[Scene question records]
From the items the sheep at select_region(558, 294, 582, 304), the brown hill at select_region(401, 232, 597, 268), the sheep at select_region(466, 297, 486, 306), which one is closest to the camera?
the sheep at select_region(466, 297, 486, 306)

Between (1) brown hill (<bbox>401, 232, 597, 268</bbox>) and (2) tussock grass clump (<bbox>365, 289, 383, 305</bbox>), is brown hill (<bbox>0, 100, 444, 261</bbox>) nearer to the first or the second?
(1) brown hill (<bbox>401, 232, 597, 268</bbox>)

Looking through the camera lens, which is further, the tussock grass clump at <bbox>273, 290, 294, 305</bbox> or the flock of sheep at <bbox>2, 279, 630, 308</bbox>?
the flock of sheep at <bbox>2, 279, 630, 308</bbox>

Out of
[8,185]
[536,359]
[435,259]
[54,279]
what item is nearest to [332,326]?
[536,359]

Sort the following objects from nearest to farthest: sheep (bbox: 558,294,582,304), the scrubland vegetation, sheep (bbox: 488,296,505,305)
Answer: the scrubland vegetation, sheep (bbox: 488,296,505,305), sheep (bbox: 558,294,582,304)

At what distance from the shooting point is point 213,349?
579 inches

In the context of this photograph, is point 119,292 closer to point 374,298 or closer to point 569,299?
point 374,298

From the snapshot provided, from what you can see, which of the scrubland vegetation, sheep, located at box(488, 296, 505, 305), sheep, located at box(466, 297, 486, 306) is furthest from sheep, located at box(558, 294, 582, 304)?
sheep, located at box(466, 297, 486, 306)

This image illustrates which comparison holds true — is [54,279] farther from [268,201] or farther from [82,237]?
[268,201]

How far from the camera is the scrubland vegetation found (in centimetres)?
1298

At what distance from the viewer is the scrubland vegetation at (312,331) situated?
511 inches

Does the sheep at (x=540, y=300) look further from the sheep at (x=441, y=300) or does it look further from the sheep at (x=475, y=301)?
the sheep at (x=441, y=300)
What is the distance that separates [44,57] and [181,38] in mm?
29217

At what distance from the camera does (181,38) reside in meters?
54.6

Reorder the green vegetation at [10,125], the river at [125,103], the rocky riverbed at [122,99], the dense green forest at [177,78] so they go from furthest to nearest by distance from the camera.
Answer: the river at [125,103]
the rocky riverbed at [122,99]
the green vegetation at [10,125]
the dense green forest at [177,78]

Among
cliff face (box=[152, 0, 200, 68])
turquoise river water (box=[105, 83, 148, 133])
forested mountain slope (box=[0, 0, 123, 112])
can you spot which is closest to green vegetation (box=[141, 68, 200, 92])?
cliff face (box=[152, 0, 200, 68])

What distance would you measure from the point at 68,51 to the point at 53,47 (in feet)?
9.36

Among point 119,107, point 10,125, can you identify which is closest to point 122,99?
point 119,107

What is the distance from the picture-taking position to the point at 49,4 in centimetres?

● Problem details:
Can you recast every line of the records above as a Markdown table with a "Row" column holding the row number and a "Line" column holding the line, skipping blank lines?

● Answer below:
| Row | Line |
|---|---|
| 1 | From the items the sheep at select_region(558, 294, 582, 304), the brown hill at select_region(401, 232, 597, 268), the sheep at select_region(466, 297, 486, 306), which one is closest to the camera? |
| 2 | the sheep at select_region(466, 297, 486, 306) |
| 3 | Between (1) brown hill (<bbox>401, 232, 597, 268</bbox>) and (2) tussock grass clump (<bbox>365, 289, 383, 305</bbox>), is brown hill (<bbox>0, 100, 444, 261</bbox>) nearer to the first or the second? |
| 4 | (1) brown hill (<bbox>401, 232, 597, 268</bbox>) |
| 5 | Looking through the camera lens, which is further, the tussock grass clump at <bbox>273, 290, 294, 305</bbox> or the flock of sheep at <bbox>2, 279, 630, 308</bbox>? |
| 6 | the flock of sheep at <bbox>2, 279, 630, 308</bbox> |
| 7 | Out of |
| 8 | [8,185] |
| 9 | [536,359] |
| 10 | [435,259] |
| 11 | [54,279] |
| 12 | what item is nearest to [332,326]? |
| 13 | [536,359] |
| 14 | Sort the following objects from nearest to farthest: sheep (bbox: 558,294,582,304), the scrubland vegetation, sheep (bbox: 488,296,505,305) |
| 15 | Answer: the scrubland vegetation, sheep (bbox: 488,296,505,305), sheep (bbox: 558,294,582,304) |
| 16 | At what distance from the shooting point is point 213,349? |
| 17 | 579 inches |
| 18 | In the context of this photograph, is point 119,292 closer to point 374,298 or closer to point 569,299? |
| 19 | point 374,298 |
| 20 | From the snapshot provided, from what you can see, which of the scrubland vegetation, sheep, located at box(488, 296, 505, 305), sheep, located at box(466, 297, 486, 306) is furthest from sheep, located at box(558, 294, 582, 304)? |
| 21 | sheep, located at box(466, 297, 486, 306) |
| 22 | This image illustrates which comparison holds true — is [54,279] farther from [268,201] or farther from [82,237]? |
| 23 | [268,201] |
| 24 | How far from the camera is the scrubland vegetation found (in centimetres)? |
| 25 | 1298 |
| 26 | At what distance from the viewer is the scrubland vegetation at (312,331) situated? |
| 27 | 511 inches |
| 28 | Does the sheep at (x=540, y=300) look further from the sheep at (x=441, y=300) or does it look further from the sheep at (x=475, y=301)? |
| 29 | the sheep at (x=441, y=300) |
| 30 | What is the distance that separates [44,57] and [181,38] in mm? |
| 31 | 29217 |
| 32 | At what distance from the camera does (181,38) reside in meters? |
| 33 | 54.6 |
| 34 | Reorder the green vegetation at [10,125], the river at [125,103], the rocky riverbed at [122,99], the dense green forest at [177,78] so they go from furthest to nearest by distance from the camera. |
| 35 | Answer: the river at [125,103] |
| 36 | the rocky riverbed at [122,99] |
| 37 | the green vegetation at [10,125] |
| 38 | the dense green forest at [177,78] |
| 39 | Among |
| 40 | cliff face (box=[152, 0, 200, 68]) |
| 41 | turquoise river water (box=[105, 83, 148, 133]) |
| 42 | forested mountain slope (box=[0, 0, 123, 112]) |
| 43 | can you spot which is closest to green vegetation (box=[141, 68, 200, 92])? |
| 44 | cliff face (box=[152, 0, 200, 68]) |
| 45 | What distance would you measure from the point at 68,51 to the point at 53,47 (in feet)? |
| 46 | 9.36 |
| 47 | Among point 119,107, point 10,125, can you identify which is closest to point 122,99? |
| 48 | point 119,107 |
| 49 | What is the distance from the picture-taking position to the point at 49,4 in centimetres? |